===== DATA FOR THIS EXERCISE

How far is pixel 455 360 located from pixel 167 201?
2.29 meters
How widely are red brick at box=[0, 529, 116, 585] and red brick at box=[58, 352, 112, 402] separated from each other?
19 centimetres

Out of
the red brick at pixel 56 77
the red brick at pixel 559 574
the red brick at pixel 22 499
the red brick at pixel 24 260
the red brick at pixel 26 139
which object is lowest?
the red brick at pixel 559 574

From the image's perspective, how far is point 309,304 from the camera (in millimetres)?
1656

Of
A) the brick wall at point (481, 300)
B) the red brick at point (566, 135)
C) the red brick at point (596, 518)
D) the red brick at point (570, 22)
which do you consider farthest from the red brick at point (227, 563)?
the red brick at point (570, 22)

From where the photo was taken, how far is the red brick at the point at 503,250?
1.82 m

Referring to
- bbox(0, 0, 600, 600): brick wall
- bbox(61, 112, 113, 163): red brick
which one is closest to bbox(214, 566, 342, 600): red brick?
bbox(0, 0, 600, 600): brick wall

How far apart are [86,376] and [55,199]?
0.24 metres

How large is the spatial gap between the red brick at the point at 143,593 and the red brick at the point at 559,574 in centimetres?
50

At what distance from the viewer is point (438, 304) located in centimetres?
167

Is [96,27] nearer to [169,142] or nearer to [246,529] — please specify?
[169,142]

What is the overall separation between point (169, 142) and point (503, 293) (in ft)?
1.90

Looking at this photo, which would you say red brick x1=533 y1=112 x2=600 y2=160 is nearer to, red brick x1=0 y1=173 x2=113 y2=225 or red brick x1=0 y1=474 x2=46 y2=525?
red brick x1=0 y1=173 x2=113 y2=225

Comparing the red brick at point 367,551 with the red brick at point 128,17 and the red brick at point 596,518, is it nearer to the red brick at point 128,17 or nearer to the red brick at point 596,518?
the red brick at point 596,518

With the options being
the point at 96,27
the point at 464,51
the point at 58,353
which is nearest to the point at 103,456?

==========

SHORT EXERCISE:
Rewrite all of the rows above as a numbered list, leaving out the blank lines.

RESULT:
1. How far is pixel 455 360 located from pixel 167 201?
2. 2.29 meters
3. How widely are red brick at box=[0, 529, 116, 585] and red brick at box=[58, 352, 112, 402] separated from each other?
4. 19 centimetres
5. Out of
6. the red brick at pixel 56 77
7. the red brick at pixel 559 574
8. the red brick at pixel 22 499
9. the red brick at pixel 24 260
10. the red brick at pixel 26 139
11. which object is lowest?
12. the red brick at pixel 559 574
13. From the image's perspective, how far is point 309,304 from the camera (in millimetres)?
14. 1656
15. Of
16. A) the brick wall at point (481, 300)
17. B) the red brick at point (566, 135)
18. C) the red brick at point (596, 518)
19. D) the red brick at point (570, 22)
20. which do you consider farthest from the red brick at point (227, 563)?
21. the red brick at point (570, 22)
22. From where the photo was taken, how far is the red brick at the point at 503,250?
23. 1.82 m
24. Referring to
25. - bbox(0, 0, 600, 600): brick wall
26. - bbox(61, 112, 113, 163): red brick
27. which one is closest to bbox(214, 566, 342, 600): red brick?
28. bbox(0, 0, 600, 600): brick wall
29. How far apart are [86,376] and [55,199]?
30. 0.24 metres
31. How large is the spatial gap between the red brick at the point at 143,593 and the red brick at the point at 559,574 in centimetres?
32. 50
33. At what distance from the viewer is point (438, 304) located in centimetres?
34. 167
35. Is [96,27] nearer to [169,142] or nearer to [246,529] — please specify?
36. [169,142]
37. What is the overall separation between point (169, 142) and point (503, 293) (in ft)?
38. 1.90
39. Looking at this photo, which would you say red brick x1=533 y1=112 x2=600 y2=160 is nearer to, red brick x1=0 y1=173 x2=113 y2=225 or red brick x1=0 y1=474 x2=46 y2=525?
40. red brick x1=0 y1=173 x2=113 y2=225
41. Comparing the red brick at point 367,551 with the red brick at point 128,17 and the red brick at point 596,518, is it nearer to the red brick at point 128,17 or nearer to the red brick at point 596,518?
42. the red brick at point 596,518
43. With the options being
44. the point at 96,27
45. the point at 464,51
46. the point at 58,353
47. which is nearest to the point at 103,456?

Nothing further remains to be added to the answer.